In the Yi Ren Qigong view, what's happening is this: the internal organs form a communication network, which, as we practice and learn to listen to our bodies, offers suggestions and solutions to each member of the network. If one member only has one way of responding to a situation, but is connected and able to communicate instantly with the other members, the others can offer balance and harmony; when the heart or the liver is stimulated, it can tell the lungs or stomach, help me--right now, I am in this situation, how do I deal with this? The heart, or the liver, gets advice--so to speak--very quickly, and then responds in a better way than it would have on its own. This improved internal communication network ramifies into our external environment, to our great satisfaction. In this way, we become able to break out of unproductive habitual patterns--patterns we may have wished to change years ago, or patterns that we might only recently have become aware of through enhanced energy awareness.

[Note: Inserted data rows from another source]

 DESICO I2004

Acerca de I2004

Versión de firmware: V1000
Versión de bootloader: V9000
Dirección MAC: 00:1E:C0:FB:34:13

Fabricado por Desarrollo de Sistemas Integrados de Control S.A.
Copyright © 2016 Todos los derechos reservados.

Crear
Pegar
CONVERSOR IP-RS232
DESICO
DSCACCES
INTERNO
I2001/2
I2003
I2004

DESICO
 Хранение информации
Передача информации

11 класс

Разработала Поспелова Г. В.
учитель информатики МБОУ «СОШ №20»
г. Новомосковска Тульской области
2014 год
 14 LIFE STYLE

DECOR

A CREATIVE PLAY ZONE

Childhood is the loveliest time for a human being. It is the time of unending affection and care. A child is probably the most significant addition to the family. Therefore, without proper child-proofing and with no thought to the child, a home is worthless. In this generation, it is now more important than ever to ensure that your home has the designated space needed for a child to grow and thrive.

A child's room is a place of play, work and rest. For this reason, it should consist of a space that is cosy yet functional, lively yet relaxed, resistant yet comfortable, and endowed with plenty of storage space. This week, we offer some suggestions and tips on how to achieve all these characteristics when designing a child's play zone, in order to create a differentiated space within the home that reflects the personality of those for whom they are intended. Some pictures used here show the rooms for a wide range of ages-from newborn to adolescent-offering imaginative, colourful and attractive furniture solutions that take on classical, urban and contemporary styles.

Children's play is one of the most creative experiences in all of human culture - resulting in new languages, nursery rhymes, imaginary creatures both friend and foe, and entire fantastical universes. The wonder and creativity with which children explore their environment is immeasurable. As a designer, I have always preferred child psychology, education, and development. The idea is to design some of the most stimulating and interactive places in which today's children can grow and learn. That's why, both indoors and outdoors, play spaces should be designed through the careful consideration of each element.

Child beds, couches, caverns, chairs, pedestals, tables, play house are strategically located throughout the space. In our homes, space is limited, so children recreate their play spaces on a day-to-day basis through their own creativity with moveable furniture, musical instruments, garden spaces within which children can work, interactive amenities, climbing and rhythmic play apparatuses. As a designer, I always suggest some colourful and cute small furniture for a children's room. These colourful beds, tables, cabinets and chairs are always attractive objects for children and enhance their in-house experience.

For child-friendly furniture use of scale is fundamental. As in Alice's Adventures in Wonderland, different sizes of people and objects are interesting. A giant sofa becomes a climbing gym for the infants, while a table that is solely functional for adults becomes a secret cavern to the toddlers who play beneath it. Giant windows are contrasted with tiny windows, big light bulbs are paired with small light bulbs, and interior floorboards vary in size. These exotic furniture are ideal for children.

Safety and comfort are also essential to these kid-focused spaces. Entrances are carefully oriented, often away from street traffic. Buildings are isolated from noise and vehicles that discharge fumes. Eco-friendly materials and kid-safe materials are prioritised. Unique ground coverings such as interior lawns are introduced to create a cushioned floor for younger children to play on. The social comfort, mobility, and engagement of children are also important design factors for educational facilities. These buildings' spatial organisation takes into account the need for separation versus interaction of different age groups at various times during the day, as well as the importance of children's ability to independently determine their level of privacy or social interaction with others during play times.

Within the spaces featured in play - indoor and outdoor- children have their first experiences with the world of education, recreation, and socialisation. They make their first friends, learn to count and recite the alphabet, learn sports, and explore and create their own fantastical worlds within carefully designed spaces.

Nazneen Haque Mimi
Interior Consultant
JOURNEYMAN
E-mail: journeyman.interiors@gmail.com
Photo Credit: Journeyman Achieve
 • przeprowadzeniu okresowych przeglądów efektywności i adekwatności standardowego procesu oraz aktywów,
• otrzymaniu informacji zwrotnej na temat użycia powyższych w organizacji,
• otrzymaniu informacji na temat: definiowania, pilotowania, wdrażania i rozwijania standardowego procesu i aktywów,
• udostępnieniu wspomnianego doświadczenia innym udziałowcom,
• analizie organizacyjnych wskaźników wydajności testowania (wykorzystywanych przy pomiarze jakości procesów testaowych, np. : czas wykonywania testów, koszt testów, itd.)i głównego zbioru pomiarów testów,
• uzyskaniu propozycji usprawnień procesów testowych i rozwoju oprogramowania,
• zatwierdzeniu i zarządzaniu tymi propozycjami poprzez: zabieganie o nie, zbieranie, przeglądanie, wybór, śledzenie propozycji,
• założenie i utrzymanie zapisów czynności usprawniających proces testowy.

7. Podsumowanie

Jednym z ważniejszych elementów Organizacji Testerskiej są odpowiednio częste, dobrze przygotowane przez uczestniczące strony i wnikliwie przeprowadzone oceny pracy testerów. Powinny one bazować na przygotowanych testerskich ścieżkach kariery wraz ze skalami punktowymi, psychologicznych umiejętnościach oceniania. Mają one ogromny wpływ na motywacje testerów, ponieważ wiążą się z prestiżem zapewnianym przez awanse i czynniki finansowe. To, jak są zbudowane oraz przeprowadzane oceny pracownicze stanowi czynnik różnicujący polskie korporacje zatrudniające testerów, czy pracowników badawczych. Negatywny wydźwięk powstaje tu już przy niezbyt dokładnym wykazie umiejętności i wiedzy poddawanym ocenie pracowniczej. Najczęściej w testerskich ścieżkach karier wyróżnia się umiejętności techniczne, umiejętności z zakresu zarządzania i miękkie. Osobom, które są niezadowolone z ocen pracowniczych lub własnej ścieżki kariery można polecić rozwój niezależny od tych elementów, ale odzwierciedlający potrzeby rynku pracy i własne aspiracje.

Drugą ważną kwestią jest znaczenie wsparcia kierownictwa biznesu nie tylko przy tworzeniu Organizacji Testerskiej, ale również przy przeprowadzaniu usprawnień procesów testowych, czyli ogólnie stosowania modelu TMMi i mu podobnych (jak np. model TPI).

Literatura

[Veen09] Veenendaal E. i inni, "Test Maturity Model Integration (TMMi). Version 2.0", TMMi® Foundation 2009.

It's not like we don't have emotions, we just find the perfect degree of the emotion--the degree that agrees with the body's capacity for holding that emotion. And, once we know the body, if we find ourselves with an excessive degree, we learn how to harmonize and balance that emotion, rather than being at its mercy. Throughout this process, our communications increase in depth and quality as well. Our internal communication network and our activated energy-information system provide a more accurate lens. Without these systems in place, its much harder to have real communication; we really only see what it is we think were seeing, and that is a very limited mental perception. It's not a visceral perception; it's not something we can feel in our bodies--therefore we may not really know the entire truth of something, and maybe the real truth of it.
To develop this internal communication network, and to activate the body's energy-information field requires practice. And the precondition for uniting the mind with the consciousness of the body is a peaceful mind. When we get peaceful and connect to the body's consciousness, our will is more practical, more close to reality--because were in more direct communication with reality. A peaceful mind allows us to hear the body's signals and alarm system.
Getting a peaceful mind is a step-by-step process. First, through Yi Ren Qigong practice, we activate the body's energy-information system. By doing so, we enhance the body's feelings and sensitize the mind; we tell the mind to pay attention to this place here, and to that place there. In this way, the mind becomes connected to the body's energy field. Once this connection is established, the noise of the mind is steadily cleaned out; as a result, single-mind concentration is enhanced. It becomes easy to stay quiet mentally, and, therefore, to hear the signals and communications from the body's consciousness. In a sense, when we practice Yi Ren Qigong, we are doing body meditation, down into the deepest layers of the body and the body's consciousness. Living from our true self becomes practical and real, our spiritual connection grounded to physical reality, as we become better acquainted with this friend that has been with us all along.